I think the biggest puzzle is how this mass extinction played out in the rest of the world outside of western North America.What we actually know is from a relatively limited area of Late Cretaceous and Early Paleogene rocks preserved in states such as Montana, Colorado, and the Dakotas in the United States.We are just beginning to see what happened in South America and other parts of the planet.It was a world phenomenon, and we can be sure that the story was the same all over the world.
Do you think there is anything relevant to the current climate emergency that can be learned from this mass extinction event?
It is a warning about the fragility of life and a reminder that eventually everything, sooner or later, dies.But the great extinction also speaks of the extraordinary durability of life: the survivors lay the foundation not only for our ancestors, but for the world that surrounds us today.Those 25% of the species that managed to persist began to evolve and transform in new and unexpected ways.
Extinction is neither a sad nor a happy event;it is part of the workings of life and evolution.

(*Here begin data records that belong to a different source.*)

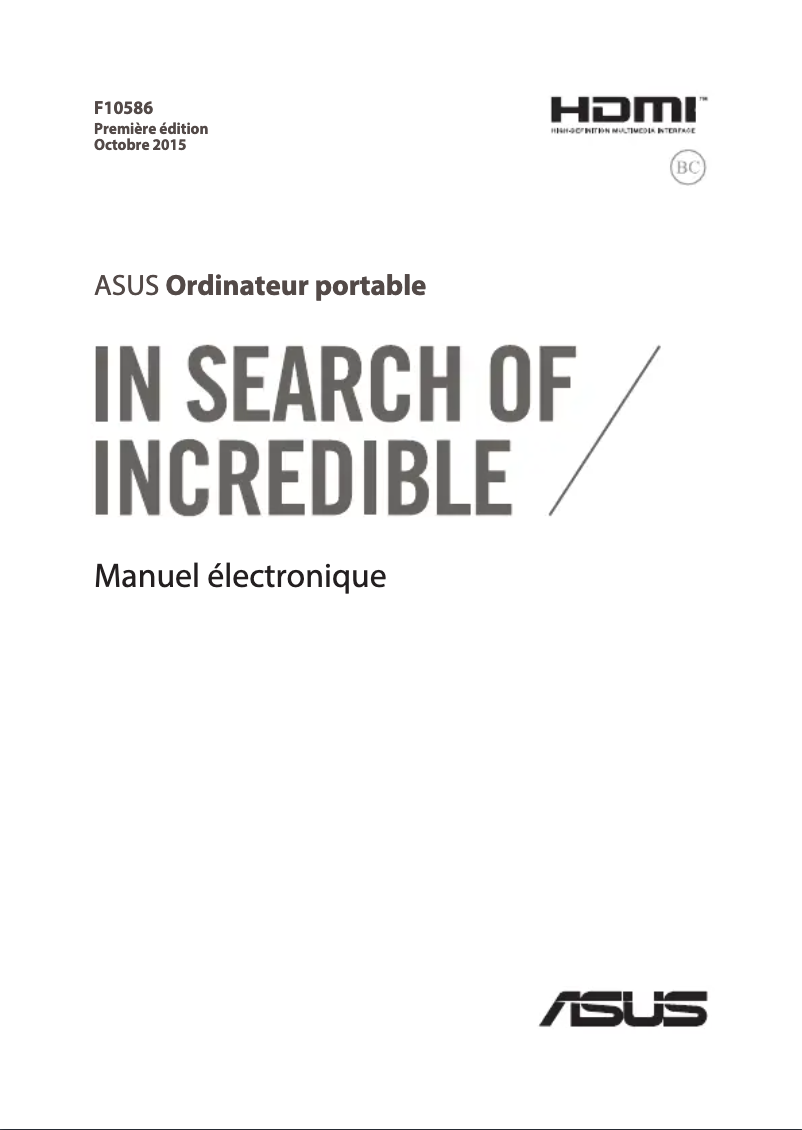 Page n°1 - Manuel utilisateur Asus N551VW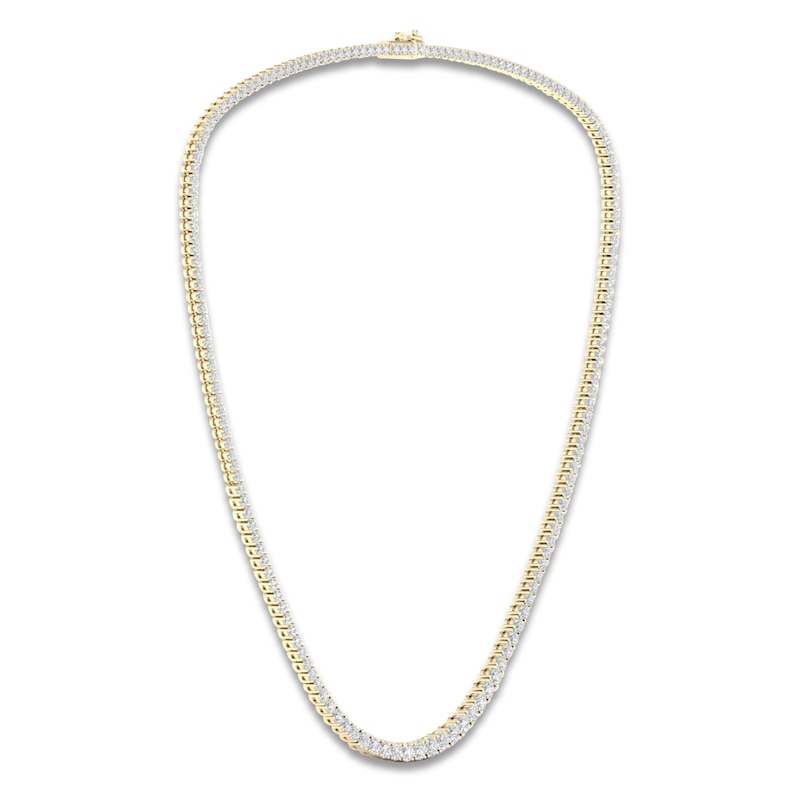 Main Image 2 of Lab-Created Diamond Tennis Necklace 10 ct tw 14K Yellow Gold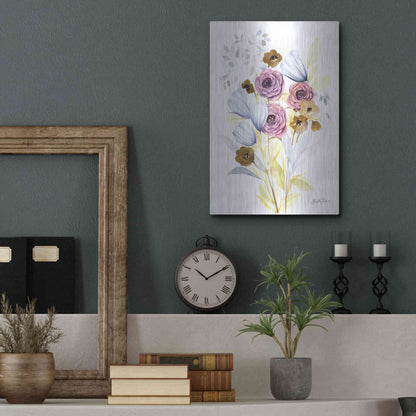 Luxe Metal Art 'Morning Wildflowers' by Kelley Talent, Metal Wall Art,12x16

Extinction is neither a sad nor a happy event;It is part of the business of life and evolution.It reveals how adaptable and resilient life can be: even in the worst-case scenarios, something manages to survive and continue.In the turbulent twenty-first century, this idea resonated deeply with me.In times when it is easy to feel helpless, it is important to maintain some form of hope.
This book is also very personal.How does it relate to your life story?
I finished my last book and ended my thirteen year marriage.After the divorce, I came out as transgender and started my transition.Broadly speaking, I felt like the world I knew had suddenly collapsed;I felt like a wreck.
Losing a relationship is terrible, and I wasn't who I really was.Still, I had a deep hope for the future: how I could change and become the person I could be.I guess that explains why this story appealed to me.For me, it reminded me that loss is not the end.It's there and it's important, but a lot can grow after that.
Why do we love dinosaurs so much?
It's a constant question.There are many wonders of prehistoric organisms.We don't cry for the trilobites that disappeared at the end of the Permian or for the jawless fish that almost disappeared in the Devonian.Sometimes I wish they had a little more attention.The usual answer is that dinosaurs fascinate us because they are big and brave, but we don't fear them because they are extinct.
Also, the act of imagining a dinosaur is equivalent to bringing the dead to life.I remember watching them with interest as a child and trying to imagine what they would be like.I didn't have a particularly safe childhood.However, the dinosaurs were my friends, my protectors.
Also, the dinosaurs were real animals that we created a story about.We developed an almost intimate relationship.These can be multifaceted creatures: our friends, research subjects, terrifying monsters, and, like us, organisms that are a succession of happy and comfortable situations.